I am using pydriller to extract metrics from certain github repos. while implementing a branch specific extraction function as you can see in the following code. the terminal returns the following errors: Problem reading repository at repoX
from pydriller import RepositoryMining
import pandas as pd
from datetime import datetime, timedelta
from dateutil.relativedelta import relativedelta
end_date = datetime.now()
start_date = end_date - timedelta(days=10) - relativedelta(years=0)
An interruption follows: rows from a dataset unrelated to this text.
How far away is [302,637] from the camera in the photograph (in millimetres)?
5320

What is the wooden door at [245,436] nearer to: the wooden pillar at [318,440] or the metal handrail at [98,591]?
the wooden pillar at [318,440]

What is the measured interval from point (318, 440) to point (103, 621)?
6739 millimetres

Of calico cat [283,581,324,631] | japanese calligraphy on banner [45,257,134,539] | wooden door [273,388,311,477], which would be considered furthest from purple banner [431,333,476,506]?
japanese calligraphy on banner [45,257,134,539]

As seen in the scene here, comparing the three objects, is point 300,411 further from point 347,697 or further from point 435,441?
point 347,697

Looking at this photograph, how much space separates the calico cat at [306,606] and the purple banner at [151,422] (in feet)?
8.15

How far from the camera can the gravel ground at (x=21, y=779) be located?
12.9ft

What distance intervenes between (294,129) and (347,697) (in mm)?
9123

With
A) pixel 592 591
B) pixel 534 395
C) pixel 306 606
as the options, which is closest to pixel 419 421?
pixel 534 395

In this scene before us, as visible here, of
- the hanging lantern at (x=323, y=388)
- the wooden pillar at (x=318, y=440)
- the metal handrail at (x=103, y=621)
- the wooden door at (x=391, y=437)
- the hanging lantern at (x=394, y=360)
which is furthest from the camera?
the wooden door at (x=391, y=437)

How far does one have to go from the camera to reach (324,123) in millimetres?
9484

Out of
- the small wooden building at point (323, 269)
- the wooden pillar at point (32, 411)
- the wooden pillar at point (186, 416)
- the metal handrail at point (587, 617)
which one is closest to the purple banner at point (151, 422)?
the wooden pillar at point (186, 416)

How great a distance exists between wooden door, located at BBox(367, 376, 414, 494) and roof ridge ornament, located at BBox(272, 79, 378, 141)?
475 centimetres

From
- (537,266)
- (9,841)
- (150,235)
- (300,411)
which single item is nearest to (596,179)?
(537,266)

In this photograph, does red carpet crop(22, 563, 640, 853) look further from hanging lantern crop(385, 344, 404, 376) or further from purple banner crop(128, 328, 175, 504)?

# Replace this path with your own repository of interest
paths = ['repoX']
branch_name = "main" # Replace with the desired branch name
commits = []
for path in paths:
try:
for commit in RepositoryMining(path, credentials=("username", "access_token"), since=start_date, to=end_date, only_in_branch=branch_name).traverse_commits():
hash = commit.hash
for f in commit.modified_files:
record = {
'hash': hash,
'message': commit.msg,
'author_name': commit.author.name,
'author_email': commit.author.email,
'author_date': commit.author_date,
'author_tz': commit.author_timezone,
'committer_name': commit.committer.name,
'committer_email': commit.committer.email,
'committer_date': commit.committer_date,
'committer_tz': commit.committer_timezone,
'in_main': commit.in_main_branch,
'is_merge': commit.merge,
'num_deletes': commit.deletions,
'num_inserts': commit.insertions,
'net_lines': commit.insertions - commit.deletions,
'num_files': commit.files,
'branches': ', '.join(commit.branches),
'filename': f.filename,
'old_path': f.old_path,
'new_path': f.new_path,
'project_name': commit.project_name,
'project_path': commit.project_path,
'parents': ', '.join(commit.parents),
}
# Omitted: modified_files (list), project_path, project_name
commits.append(record)
except Exception:
print('Problem reading repository at ' + path)
continue
# Save it to FileCommits.csv
df_file_commits = pd.DataFrame(commits)
df_file_commits.to_csv('FileCommits.csv')
I tried using my name and generating a git personal token sadly the problem persists. removing the branch specific function extracts the necessary functions. I also tried using Repository instead of RepositoryMining. P.S: the data extracted is going to imported into elasticSearch.